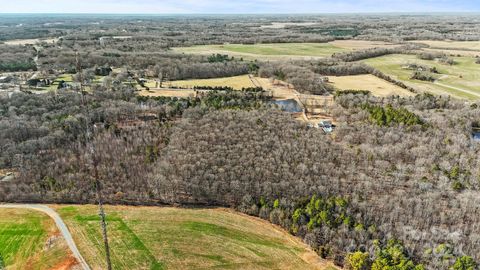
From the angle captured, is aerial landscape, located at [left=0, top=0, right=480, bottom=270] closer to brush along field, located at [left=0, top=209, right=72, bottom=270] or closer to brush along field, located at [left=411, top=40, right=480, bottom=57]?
brush along field, located at [left=0, top=209, right=72, bottom=270]

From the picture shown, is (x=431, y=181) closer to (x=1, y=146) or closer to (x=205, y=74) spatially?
(x=1, y=146)

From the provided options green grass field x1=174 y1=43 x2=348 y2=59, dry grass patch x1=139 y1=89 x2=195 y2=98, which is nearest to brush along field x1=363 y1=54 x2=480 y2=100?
green grass field x1=174 y1=43 x2=348 y2=59

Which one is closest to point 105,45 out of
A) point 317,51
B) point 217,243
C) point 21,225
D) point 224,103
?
point 317,51

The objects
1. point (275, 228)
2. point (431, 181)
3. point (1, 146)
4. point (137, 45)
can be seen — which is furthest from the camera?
point (137, 45)

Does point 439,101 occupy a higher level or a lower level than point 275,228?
higher

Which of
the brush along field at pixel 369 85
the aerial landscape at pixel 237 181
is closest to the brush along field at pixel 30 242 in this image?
the aerial landscape at pixel 237 181
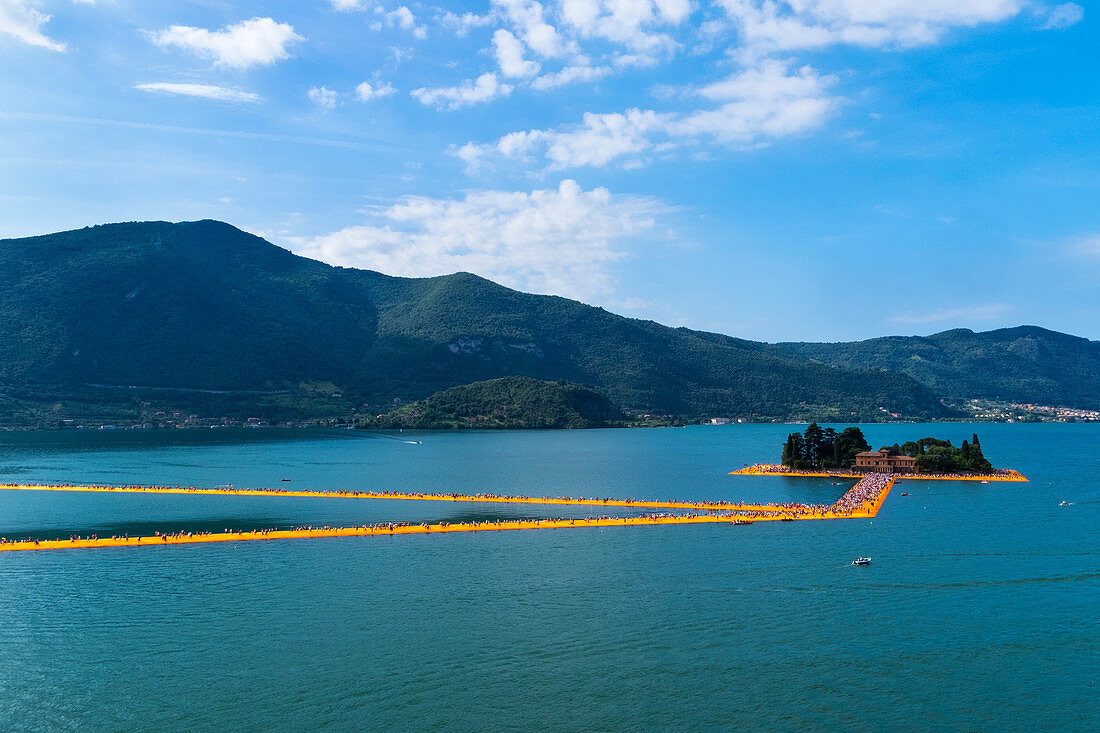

§ CONSEGNA
Puoi trasformare tutte le voci qui sopra in un elenco numerato, una riga per numero, saltando le righe vuote e lasciando fuori le immagini?

§ RISPOSTA CORRETTA
1. From the angle captured, is aerial landscape, located at [left=0, top=0, right=480, bottom=270] closer to brush along field, located at [left=0, top=209, right=72, bottom=270] or closer to brush along field, located at [left=411, top=40, right=480, bottom=57]?
2. brush along field, located at [left=0, top=209, right=72, bottom=270]
3. From the picture shown, is (x=431, y=181) closer to (x=1, y=146) or closer to (x=205, y=74) spatially?
4. (x=1, y=146)
5. From the provided options green grass field x1=174 y1=43 x2=348 y2=59, dry grass patch x1=139 y1=89 x2=195 y2=98, which is nearest to brush along field x1=363 y1=54 x2=480 y2=100?
6. green grass field x1=174 y1=43 x2=348 y2=59
7. Which one is closest to point 105,45 out of
8. A) point 317,51
9. B) point 217,243
10. C) point 21,225
11. D) point 224,103
12. ?
13. point 317,51
14. The objects
15. 1. point (275, 228)
16. 2. point (431, 181)
17. 3. point (1, 146)
18. 4. point (137, 45)
19. can be seen — which is furthest from the camera?
20. point (137, 45)
21. Does point 439,101 occupy a higher level or a lower level than point 275,228?
22. higher
23. Which of
24. the brush along field at pixel 369 85
25. the aerial landscape at pixel 237 181
26. is closest to the brush along field at pixel 30 242 in this image?
27. the aerial landscape at pixel 237 181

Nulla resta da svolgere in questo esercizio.